■ TASK PROMPT ■
Please retype each of the following lines exactly, leaving out the pictures.

■ DATA TO USE ■
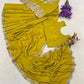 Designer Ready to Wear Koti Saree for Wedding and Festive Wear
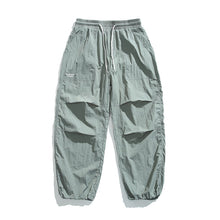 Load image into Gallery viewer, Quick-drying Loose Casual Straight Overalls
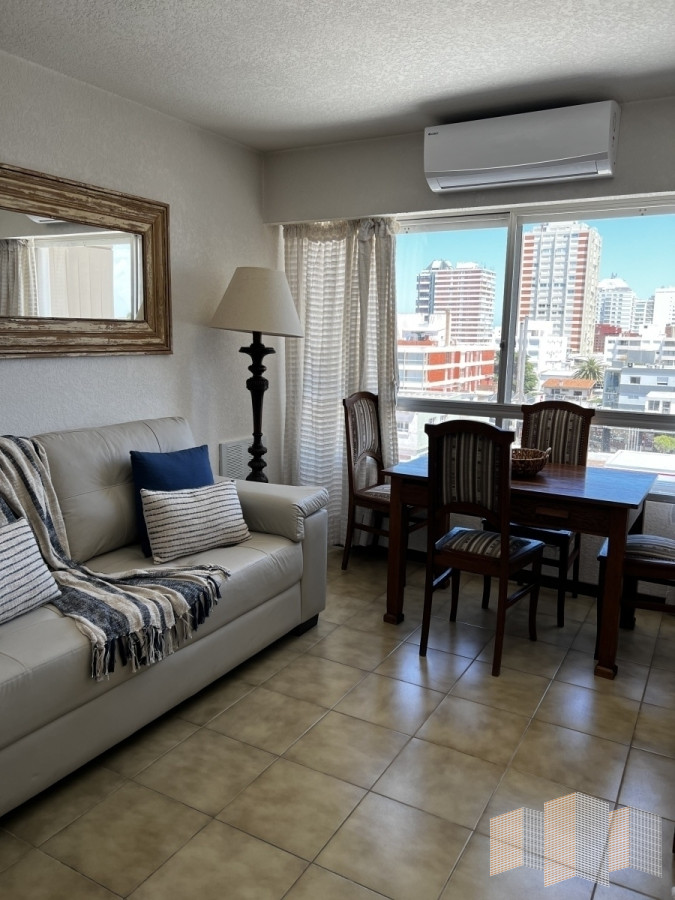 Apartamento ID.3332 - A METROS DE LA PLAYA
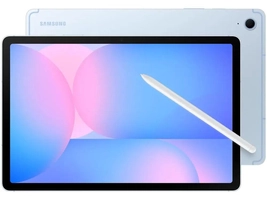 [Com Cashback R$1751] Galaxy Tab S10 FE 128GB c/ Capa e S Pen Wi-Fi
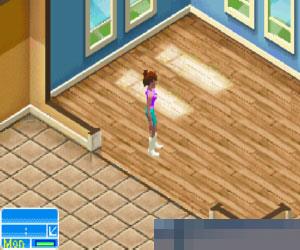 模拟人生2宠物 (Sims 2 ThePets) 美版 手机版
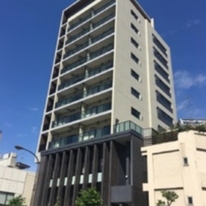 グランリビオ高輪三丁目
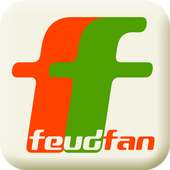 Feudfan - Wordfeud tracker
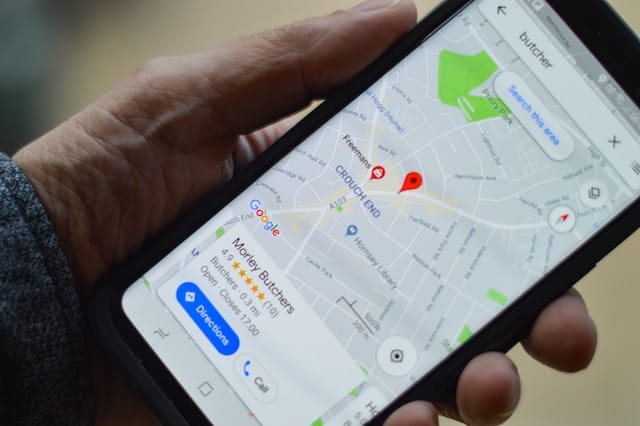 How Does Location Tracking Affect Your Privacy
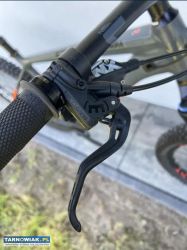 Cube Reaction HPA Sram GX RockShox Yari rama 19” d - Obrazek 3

■ RESULT ■
 Designer Ready to Wear Koti Saree for Wedding and Festive Wear
 Load image into Gallery viewer, Quick-drying Loose Casual Straight Overalls
 Apartamento ID.3332 - A METROS DE LA PLAYA
 [Com Cashback R$1751] Galaxy Tab S10 FE 128GB c/ Capa e S Pen Wi-Fi
 模拟人生2宠物 (Sims 2 ThePets) 美版 手机版
 グランリビオ高輪三丁目
 Feudfan - Wordfeud tracker
 How Does Location Tracking Affect Your Privacy
 Cube Reaction HPA Sram GX RockShox Yari rama 19” d - Obrazek 3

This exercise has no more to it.